START Quoted passage

Public Statements & Remarks

Testimony of John Rogers before the U.S. House Committee on Agriculture Subcommittee on Commodity Exchanges, Energy and Credit

February 25, 2016

Thank you Chairman Scott, Ranking Member Scott and members of this Subcommittee. I am pleased to be here today to update you on the Commodity Futures Trading Commission’s (CFTC) progress in achieving the G-20’s swap data reporting goals.

The CFTC oversees the futures, options, and swaps markets. As you know, these markets are vital to our economy, affecting the prices we all pay for food, energy, and other goods and services. They do this by providing farmers, ranchers and businesses of all types with the ability to manage costs and hedge commercial risk.

I am the Director of the CFTC’s Office of Data and Technology and serve in the role of Chief Information Officer (CIO). In this capacity, I oversee the technology and data functions of the Commission. I am responsible for strategic planning, data management, systems development, infrastructure operations, information technology (IT) security and technology planning.

In 2010, the role of the CIO changed significantly. As you know, swap data reporting was one of the key goals of G-20 agreement, and was later codified in the Dodd-Frank Act. As a result, the CFTC’s responsibilities in this area were expanded following Dodd-Frank’s enactment.

Background

Since the passage of the Dodd Frank, the Commission has adopted rules for data reporting that have fundamentally changed how we view the markets. For example, in the fall of 2008, there was effectively no reporting of swap transactions or positions. During the crisis, this lack of information made it difficult for regulators and market participants to assess the exposures of major institutions, or the interconnectedness of those exposures. In fact, the opaque nature of this market may have contributed to excessive risk-taking in the first place.

Today, we see a different landscape. Increased data reporting has provided greater transparency to market participants. Regulators have a greater ability to assess systemic risk in the market.

For example, currently all swaps, whether cleared or uncleared, must be reported to swap data repositories (SDRs). There are four SDRs operating in the United States, and there are two dozen internationally. The Commission has requirements for which market participants must report, what and when they must report, and how they operate.

Increased transparency and access to information on swaps has benefitted the public. For example, SDRs’ public websites provide price and volume information for individual swap transactions in real-time. This facilitates efficient price discovery for all market participants, including end-users such as farmers, ranchers and commercial businesses. In addition, the CFTC provides a Weekly Swaps Report that gives an aggregate snapshot of the market, sliced and diced in various ways. Users of swaps also have access to data through swap execution facility (SEF) platforms and other vendors that facilitate price discovery.

END Quoted passage
START Dataset excerpts

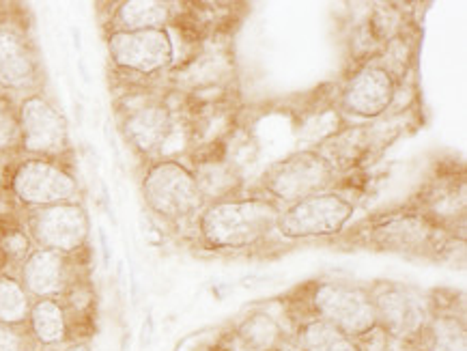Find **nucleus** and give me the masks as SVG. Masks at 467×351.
I'll return each instance as SVG.
<instances>
[{"mask_svg":"<svg viewBox=\"0 0 467 351\" xmlns=\"http://www.w3.org/2000/svg\"><path fill=\"white\" fill-rule=\"evenodd\" d=\"M278 213L267 199L218 201L201 213V235L209 248H248L276 227Z\"/></svg>","mask_w":467,"mask_h":351,"instance_id":"nucleus-1","label":"nucleus"},{"mask_svg":"<svg viewBox=\"0 0 467 351\" xmlns=\"http://www.w3.org/2000/svg\"><path fill=\"white\" fill-rule=\"evenodd\" d=\"M142 196L155 216L179 222L192 218L205 203L194 172L179 160H160L142 177Z\"/></svg>","mask_w":467,"mask_h":351,"instance_id":"nucleus-2","label":"nucleus"},{"mask_svg":"<svg viewBox=\"0 0 467 351\" xmlns=\"http://www.w3.org/2000/svg\"><path fill=\"white\" fill-rule=\"evenodd\" d=\"M356 207L337 192H321L280 212L276 229L285 240H315L338 235L351 222Z\"/></svg>","mask_w":467,"mask_h":351,"instance_id":"nucleus-3","label":"nucleus"},{"mask_svg":"<svg viewBox=\"0 0 467 351\" xmlns=\"http://www.w3.org/2000/svg\"><path fill=\"white\" fill-rule=\"evenodd\" d=\"M334 166L319 151H297L263 175V190L276 201L297 203L332 186Z\"/></svg>","mask_w":467,"mask_h":351,"instance_id":"nucleus-4","label":"nucleus"},{"mask_svg":"<svg viewBox=\"0 0 467 351\" xmlns=\"http://www.w3.org/2000/svg\"><path fill=\"white\" fill-rule=\"evenodd\" d=\"M26 233L33 240V246L71 257L87 246L88 235H91V220L85 205L78 201H67V203L33 210L28 216Z\"/></svg>","mask_w":467,"mask_h":351,"instance_id":"nucleus-5","label":"nucleus"},{"mask_svg":"<svg viewBox=\"0 0 467 351\" xmlns=\"http://www.w3.org/2000/svg\"><path fill=\"white\" fill-rule=\"evenodd\" d=\"M9 188L11 194L31 210L67 203L78 196L76 177L65 166L44 158H28L17 164Z\"/></svg>","mask_w":467,"mask_h":351,"instance_id":"nucleus-6","label":"nucleus"},{"mask_svg":"<svg viewBox=\"0 0 467 351\" xmlns=\"http://www.w3.org/2000/svg\"><path fill=\"white\" fill-rule=\"evenodd\" d=\"M313 311L317 319L334 325L347 336L360 338L377 328V315L370 291L343 283H321L313 291Z\"/></svg>","mask_w":467,"mask_h":351,"instance_id":"nucleus-7","label":"nucleus"},{"mask_svg":"<svg viewBox=\"0 0 467 351\" xmlns=\"http://www.w3.org/2000/svg\"><path fill=\"white\" fill-rule=\"evenodd\" d=\"M17 123L22 134L20 149L33 158H57L69 145L67 121L46 95H26L17 108Z\"/></svg>","mask_w":467,"mask_h":351,"instance_id":"nucleus-8","label":"nucleus"},{"mask_svg":"<svg viewBox=\"0 0 467 351\" xmlns=\"http://www.w3.org/2000/svg\"><path fill=\"white\" fill-rule=\"evenodd\" d=\"M108 55L119 69L151 76L171 67L175 46L166 28L155 31H112L106 39Z\"/></svg>","mask_w":467,"mask_h":351,"instance_id":"nucleus-9","label":"nucleus"},{"mask_svg":"<svg viewBox=\"0 0 467 351\" xmlns=\"http://www.w3.org/2000/svg\"><path fill=\"white\" fill-rule=\"evenodd\" d=\"M377 325L392 338H414L422 335L429 325L427 306L414 291L403 284H381L370 294Z\"/></svg>","mask_w":467,"mask_h":351,"instance_id":"nucleus-10","label":"nucleus"},{"mask_svg":"<svg viewBox=\"0 0 467 351\" xmlns=\"http://www.w3.org/2000/svg\"><path fill=\"white\" fill-rule=\"evenodd\" d=\"M394 95H397V80L392 71L383 65H367L345 87L340 104L347 115L375 119L390 108Z\"/></svg>","mask_w":467,"mask_h":351,"instance_id":"nucleus-11","label":"nucleus"},{"mask_svg":"<svg viewBox=\"0 0 467 351\" xmlns=\"http://www.w3.org/2000/svg\"><path fill=\"white\" fill-rule=\"evenodd\" d=\"M20 283L33 300H61L74 283L69 257L52 250L33 248L20 265Z\"/></svg>","mask_w":467,"mask_h":351,"instance_id":"nucleus-12","label":"nucleus"},{"mask_svg":"<svg viewBox=\"0 0 467 351\" xmlns=\"http://www.w3.org/2000/svg\"><path fill=\"white\" fill-rule=\"evenodd\" d=\"M37 85V61L22 28L0 24V88L28 91Z\"/></svg>","mask_w":467,"mask_h":351,"instance_id":"nucleus-13","label":"nucleus"},{"mask_svg":"<svg viewBox=\"0 0 467 351\" xmlns=\"http://www.w3.org/2000/svg\"><path fill=\"white\" fill-rule=\"evenodd\" d=\"M125 139L142 156L161 153L175 136V121L164 104L151 102L131 110L123 121Z\"/></svg>","mask_w":467,"mask_h":351,"instance_id":"nucleus-14","label":"nucleus"},{"mask_svg":"<svg viewBox=\"0 0 467 351\" xmlns=\"http://www.w3.org/2000/svg\"><path fill=\"white\" fill-rule=\"evenodd\" d=\"M26 325L33 343L41 349L58 347L71 335L67 308L61 300H33Z\"/></svg>","mask_w":467,"mask_h":351,"instance_id":"nucleus-15","label":"nucleus"},{"mask_svg":"<svg viewBox=\"0 0 467 351\" xmlns=\"http://www.w3.org/2000/svg\"><path fill=\"white\" fill-rule=\"evenodd\" d=\"M171 20L169 5L158 0H125L117 5L115 31H155Z\"/></svg>","mask_w":467,"mask_h":351,"instance_id":"nucleus-16","label":"nucleus"},{"mask_svg":"<svg viewBox=\"0 0 467 351\" xmlns=\"http://www.w3.org/2000/svg\"><path fill=\"white\" fill-rule=\"evenodd\" d=\"M429 237V224L418 216L394 218L390 222L379 224V227L375 229V240L379 242L381 248L400 250V253L422 246Z\"/></svg>","mask_w":467,"mask_h":351,"instance_id":"nucleus-17","label":"nucleus"},{"mask_svg":"<svg viewBox=\"0 0 467 351\" xmlns=\"http://www.w3.org/2000/svg\"><path fill=\"white\" fill-rule=\"evenodd\" d=\"M297 345L302 351H362L356 338L317 317L299 325Z\"/></svg>","mask_w":467,"mask_h":351,"instance_id":"nucleus-18","label":"nucleus"},{"mask_svg":"<svg viewBox=\"0 0 467 351\" xmlns=\"http://www.w3.org/2000/svg\"><path fill=\"white\" fill-rule=\"evenodd\" d=\"M33 297L22 287L20 278L0 274V324L16 328L26 325Z\"/></svg>","mask_w":467,"mask_h":351,"instance_id":"nucleus-19","label":"nucleus"},{"mask_svg":"<svg viewBox=\"0 0 467 351\" xmlns=\"http://www.w3.org/2000/svg\"><path fill=\"white\" fill-rule=\"evenodd\" d=\"M239 341L248 351H272L280 341V325L267 313H253L237 330Z\"/></svg>","mask_w":467,"mask_h":351,"instance_id":"nucleus-20","label":"nucleus"},{"mask_svg":"<svg viewBox=\"0 0 467 351\" xmlns=\"http://www.w3.org/2000/svg\"><path fill=\"white\" fill-rule=\"evenodd\" d=\"M429 351H467L465 324L457 317H437L427 325Z\"/></svg>","mask_w":467,"mask_h":351,"instance_id":"nucleus-21","label":"nucleus"},{"mask_svg":"<svg viewBox=\"0 0 467 351\" xmlns=\"http://www.w3.org/2000/svg\"><path fill=\"white\" fill-rule=\"evenodd\" d=\"M33 253V240L26 231L9 229L0 233V259L9 263H24L28 254Z\"/></svg>","mask_w":467,"mask_h":351,"instance_id":"nucleus-22","label":"nucleus"},{"mask_svg":"<svg viewBox=\"0 0 467 351\" xmlns=\"http://www.w3.org/2000/svg\"><path fill=\"white\" fill-rule=\"evenodd\" d=\"M33 347L37 345L33 343L31 335L16 325L0 324V351H33Z\"/></svg>","mask_w":467,"mask_h":351,"instance_id":"nucleus-23","label":"nucleus"},{"mask_svg":"<svg viewBox=\"0 0 467 351\" xmlns=\"http://www.w3.org/2000/svg\"><path fill=\"white\" fill-rule=\"evenodd\" d=\"M22 134L20 123H17V115L9 110H0V151L7 149H20Z\"/></svg>","mask_w":467,"mask_h":351,"instance_id":"nucleus-24","label":"nucleus"},{"mask_svg":"<svg viewBox=\"0 0 467 351\" xmlns=\"http://www.w3.org/2000/svg\"><path fill=\"white\" fill-rule=\"evenodd\" d=\"M65 351H93V347H91V343L85 341V338H80V341L69 343L67 349H65Z\"/></svg>","mask_w":467,"mask_h":351,"instance_id":"nucleus-25","label":"nucleus"},{"mask_svg":"<svg viewBox=\"0 0 467 351\" xmlns=\"http://www.w3.org/2000/svg\"><path fill=\"white\" fill-rule=\"evenodd\" d=\"M99 235H101V246H104V265L108 267L110 265V248H108V240H106L104 231H99Z\"/></svg>","mask_w":467,"mask_h":351,"instance_id":"nucleus-26","label":"nucleus"},{"mask_svg":"<svg viewBox=\"0 0 467 351\" xmlns=\"http://www.w3.org/2000/svg\"><path fill=\"white\" fill-rule=\"evenodd\" d=\"M44 351H61L58 347H54V349H44Z\"/></svg>","mask_w":467,"mask_h":351,"instance_id":"nucleus-27","label":"nucleus"}]
</instances>
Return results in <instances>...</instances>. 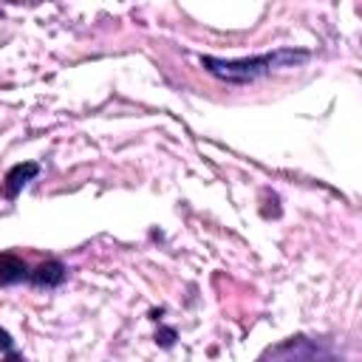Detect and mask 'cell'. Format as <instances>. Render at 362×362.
<instances>
[{
  "label": "cell",
  "mask_w": 362,
  "mask_h": 362,
  "mask_svg": "<svg viewBox=\"0 0 362 362\" xmlns=\"http://www.w3.org/2000/svg\"><path fill=\"white\" fill-rule=\"evenodd\" d=\"M37 173H40V164H37V161L14 164V167L3 175V195H6L8 201H14V198L20 195V189H23L31 178H37Z\"/></svg>",
  "instance_id": "3957f363"
},
{
  "label": "cell",
  "mask_w": 362,
  "mask_h": 362,
  "mask_svg": "<svg viewBox=\"0 0 362 362\" xmlns=\"http://www.w3.org/2000/svg\"><path fill=\"white\" fill-rule=\"evenodd\" d=\"M65 274H68V269L62 266V260L51 257V260H45V263H40L37 269H31V277H28V283L51 288V286H59V283L65 280Z\"/></svg>",
  "instance_id": "5b68a950"
},
{
  "label": "cell",
  "mask_w": 362,
  "mask_h": 362,
  "mask_svg": "<svg viewBox=\"0 0 362 362\" xmlns=\"http://www.w3.org/2000/svg\"><path fill=\"white\" fill-rule=\"evenodd\" d=\"M0 351H6V354L14 351V339H11V334L3 331V328H0Z\"/></svg>",
  "instance_id": "52a82bcc"
},
{
  "label": "cell",
  "mask_w": 362,
  "mask_h": 362,
  "mask_svg": "<svg viewBox=\"0 0 362 362\" xmlns=\"http://www.w3.org/2000/svg\"><path fill=\"white\" fill-rule=\"evenodd\" d=\"M257 362H342V359L325 342L297 334V337H288V339L266 348L257 356Z\"/></svg>",
  "instance_id": "7a4b0ae2"
},
{
  "label": "cell",
  "mask_w": 362,
  "mask_h": 362,
  "mask_svg": "<svg viewBox=\"0 0 362 362\" xmlns=\"http://www.w3.org/2000/svg\"><path fill=\"white\" fill-rule=\"evenodd\" d=\"M173 339H175V331H173V328H161V331L156 334V342H161L164 348H170V345H173Z\"/></svg>",
  "instance_id": "8992f818"
},
{
  "label": "cell",
  "mask_w": 362,
  "mask_h": 362,
  "mask_svg": "<svg viewBox=\"0 0 362 362\" xmlns=\"http://www.w3.org/2000/svg\"><path fill=\"white\" fill-rule=\"evenodd\" d=\"M3 362H25V359H23V356H20V354H14V351H8V354H6V359H3Z\"/></svg>",
  "instance_id": "ba28073f"
},
{
  "label": "cell",
  "mask_w": 362,
  "mask_h": 362,
  "mask_svg": "<svg viewBox=\"0 0 362 362\" xmlns=\"http://www.w3.org/2000/svg\"><path fill=\"white\" fill-rule=\"evenodd\" d=\"M311 54L308 51H297V48H277V51H269V54H260V57H252V59H218V57H201V65L223 79V82H232V85H249L272 71H280V68H297L308 59Z\"/></svg>",
  "instance_id": "6da1fadb"
},
{
  "label": "cell",
  "mask_w": 362,
  "mask_h": 362,
  "mask_svg": "<svg viewBox=\"0 0 362 362\" xmlns=\"http://www.w3.org/2000/svg\"><path fill=\"white\" fill-rule=\"evenodd\" d=\"M31 269L23 257H17L14 252H3L0 255V286H14V283H28Z\"/></svg>",
  "instance_id": "277c9868"
}]
</instances>
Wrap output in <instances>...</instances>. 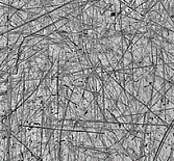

END Dataset excerpts

**Job A**
Answer the following questions using the CFTC testimony on swap data reporting:
(i) On what date was the testimony given?
(ii) How many swap data repositories operate in the United States?
(iii) What report does the CFTC provide to give an aggregate snapshot of the market?
**Job B**
Translate this sentence from the CFTC testimony on swap data reporting into Spanish: "Regulators have a greater ability to assess systemic risk in the market."
**Job C**
Continue the CFTC testimony on swap data reporting, picking up after its final sentence.

**Task response A**
(i) February 25, 2016
(ii) Four
(iii) The Weekly Swaps Report

**Task response B**
Los reguladores tienen una mayor capacidad para evaluar el riesgo sistémico en el mercado.

**Task response C**
This transparency has also fostered private sector innovation that is further promoting the public good. For example, some companies are analyzing swap execution facility (SEF) data and packaging it in a way that provides a more comprehensive picture of what’s happening on SEFs at any given time. Other companies are enhancing public data by aggregating information from SDRs in real-time.

As a regulator, the CFTC reaps the benefits of this data as well. Our ability to oversee the swaps market has dramatically improved. As with futures and options data, swaps data is critical in helping the CFTC fulfill its core mission.

Over the years, the Commission has built a sophisticated surveillance system for futures that relies on inputs from clearinghouses, clearing members and large traders. Examples of this data include clearing member positions by house and customer account, as well as by individual customer; large trader reporting; the amounts of both initial margin held, and variation margin paid and received; as well as the financial resources of firms. These and other inputs allow staff to look at market risk, liquidity risk, credit risk and concentration risk on a daily basis – all at the clearinghouse, clearing member, and trader level. For example, this helps the Commission to stress test exposures and back test the adequacy of margin coverage, all of which is important to oversight of the markets.

The CFTC is now building swaps into these risk surveillance systems, to identify and monitor swaps activities and exposures. This allows the CFTC to stress test those exposures, compare them to available margin, and look at potential systemic issues. The Commission looks at activity and risk at the clearinghouse, clearing member, swap dealer and large customer level. With uncleared exposures, the CFTC focuses on activity between counterparties, the interconnectedness of large institutions, and other areas.

In addition to risk surveillance, the agency uses swaps data for enforcement, economic analysis of market trends, and evaluation of new products.

In all of these areas, swaps data has helped the agency do more to create an efficient and accurate reporting system. It is a significant undertaking. Futures reporting relies on a relatively small number of reporting entities. Moreover, contracts are highly standardized. Therefore, our reporting rules for futures are considerably less complex. In contrast, swaps make up thousands of entities reporting on an infinite variety of transactions. Because swaps can be traded on a variety of platforms or bilaterally, the Commission has worked to design a system that can analyze and aggregate swaps data from across all these execution and clearing venues. It is important to have a reporting system that recognizes this variation, but still enables us to aggregate where appropriate. In addition, swaps can go through many stages and changes, making it critical to track that swap through its lifecycle.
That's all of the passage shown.